> **Material for this exercise**:
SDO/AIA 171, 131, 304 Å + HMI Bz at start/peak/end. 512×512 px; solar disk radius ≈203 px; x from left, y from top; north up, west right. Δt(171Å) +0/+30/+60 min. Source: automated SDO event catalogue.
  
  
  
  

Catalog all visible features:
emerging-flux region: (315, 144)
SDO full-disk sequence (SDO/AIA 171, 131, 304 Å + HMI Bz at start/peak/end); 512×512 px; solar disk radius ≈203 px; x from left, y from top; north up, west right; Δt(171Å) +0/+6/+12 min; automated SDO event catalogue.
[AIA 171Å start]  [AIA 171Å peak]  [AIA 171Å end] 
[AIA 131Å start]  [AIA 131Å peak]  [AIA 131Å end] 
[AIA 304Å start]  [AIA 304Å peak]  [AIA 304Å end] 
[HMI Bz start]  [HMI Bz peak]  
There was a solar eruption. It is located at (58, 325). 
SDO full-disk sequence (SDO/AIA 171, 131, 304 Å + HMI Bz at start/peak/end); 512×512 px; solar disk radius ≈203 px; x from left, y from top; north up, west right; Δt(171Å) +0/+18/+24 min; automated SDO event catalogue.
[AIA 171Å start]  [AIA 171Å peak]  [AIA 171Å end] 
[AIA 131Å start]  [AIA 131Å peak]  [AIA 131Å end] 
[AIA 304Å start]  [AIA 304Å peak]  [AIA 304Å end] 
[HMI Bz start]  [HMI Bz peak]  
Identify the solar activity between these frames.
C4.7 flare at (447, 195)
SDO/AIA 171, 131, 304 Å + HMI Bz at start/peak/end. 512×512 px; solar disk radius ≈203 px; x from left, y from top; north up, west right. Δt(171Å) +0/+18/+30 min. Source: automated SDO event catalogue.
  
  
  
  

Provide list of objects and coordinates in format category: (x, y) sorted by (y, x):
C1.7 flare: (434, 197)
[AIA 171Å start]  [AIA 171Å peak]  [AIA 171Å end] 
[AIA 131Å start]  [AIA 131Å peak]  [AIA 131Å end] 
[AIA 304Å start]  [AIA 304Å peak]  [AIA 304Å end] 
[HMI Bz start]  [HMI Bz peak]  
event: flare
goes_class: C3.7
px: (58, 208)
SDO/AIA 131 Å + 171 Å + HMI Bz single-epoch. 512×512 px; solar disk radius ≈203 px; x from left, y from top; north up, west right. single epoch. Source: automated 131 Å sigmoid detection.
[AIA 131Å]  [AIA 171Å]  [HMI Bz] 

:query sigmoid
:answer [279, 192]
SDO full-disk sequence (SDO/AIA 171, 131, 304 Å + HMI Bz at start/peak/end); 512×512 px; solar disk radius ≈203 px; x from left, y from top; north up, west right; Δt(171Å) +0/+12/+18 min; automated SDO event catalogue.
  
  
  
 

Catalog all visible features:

> **Exercise**: Transcribe the listing. Every line must match exactly.

> **Solution to the exercise**:
SDO/AIA 171, 131, 304 Å + HMI Bz at start/peak/end. 512×512 px; solar disk radius ≈203 px; x from left, y from top; north up, west right. Δt(171Å) +0/+30/+60 min. Source: automated SDO event catalogue.
  
  
  
  

Catalog all visible features:
emerging-flux region: (315, 144)
SDO full-disk sequence (SDO/AIA 171, 131, 304 Å + HMI Bz at start/peak/end); 512×512 px; solar disk radius ≈203 px; x from left, y from top; north up, west right; Δt(171Å) +0/+6/+12 min; automated SDO event catalogue.
[AIA 171Å start]  [AIA 171Å peak]  [AIA 171Å end] 
[AIA 131Å start]  [AIA 131Å peak]  [AIA 131Å end] 
[AIA 304Å start]  [AIA 304Å peak]  [AIA 304Å end] 
[HMI Bz start]  [HMI Bz peak]  
There was a solar eruption. It is located at (58, 325). 
SDO full-disk sequence (SDO/AIA 171, 131, 304 Å + HMI Bz at start/peak/end); 512×512 px; solar disk radius ≈203 px; x from left, y from top; north up, west right; Δt(171Å) +0/+18/+24 min; automated SDO event catalogue.
[AIA 171Å start]  [AIA 171Å peak]  [AIA 171Å end] 
[AIA 131Å start]  [AIA 131Å peak]  [AIA 131Å end] 
[AIA 304Å start]  [AIA 304Å peak]  [AIA 304Å end] 
[HMI Bz start]  [HMI Bz peak]  
Identify the solar activity between these frames.
C4.7 flare at (447, 195)
SDO/AIA 171, 131, 304 Å + HMI Bz at start/peak/end. 512×512 px; solar disk radius ≈203 px; x from left, y from top; north up, west right. Δt(171Å) +0/+18/+30 min. Source: automated SDO event catalogue.
  
  
  
  

Provide list of objects and coordinates in format category: (x, y) sorted by (y, x):
C1.7 flare: (434, 197)
[AIA 171Å start]  [AIA 171Å peak]  [AIA 171Å end] 
[AIA 131Å start]  [AIA 131Å peak]  [AIA 131Å end] 
[AIA 304Å start]  [AIA 304Å peak]  [AIA 304Å end] 
[HMI Bz start]  [HMI Bz peak]  
event: flare
goes_class: C3.7
px: (58, 208)
SDO/AIA 131 Å + 171 Å + HMI Bz single-epoch. 512×512 px; solar disk radius ≈203 px; x from left, y from top; north up, west right. single epoch. Source: automated 131 Å sigmoid detection.
[AIA 131Å]  [AIA 171Å]  [HMI Bz] 

:query sigmoid
:answer [279, 192]
SDO full-disk sequence (SDO/AIA 171, 131, 304 Å + HMI Bz at start/peak/end); 512×512 px; solar disk radius ≈203 px; x from left, y from top; north up, west right; Δt(171Å) +0/+12/+18 min; automated SDO event catalogue.
  
  
  
 

Catalog all visible features:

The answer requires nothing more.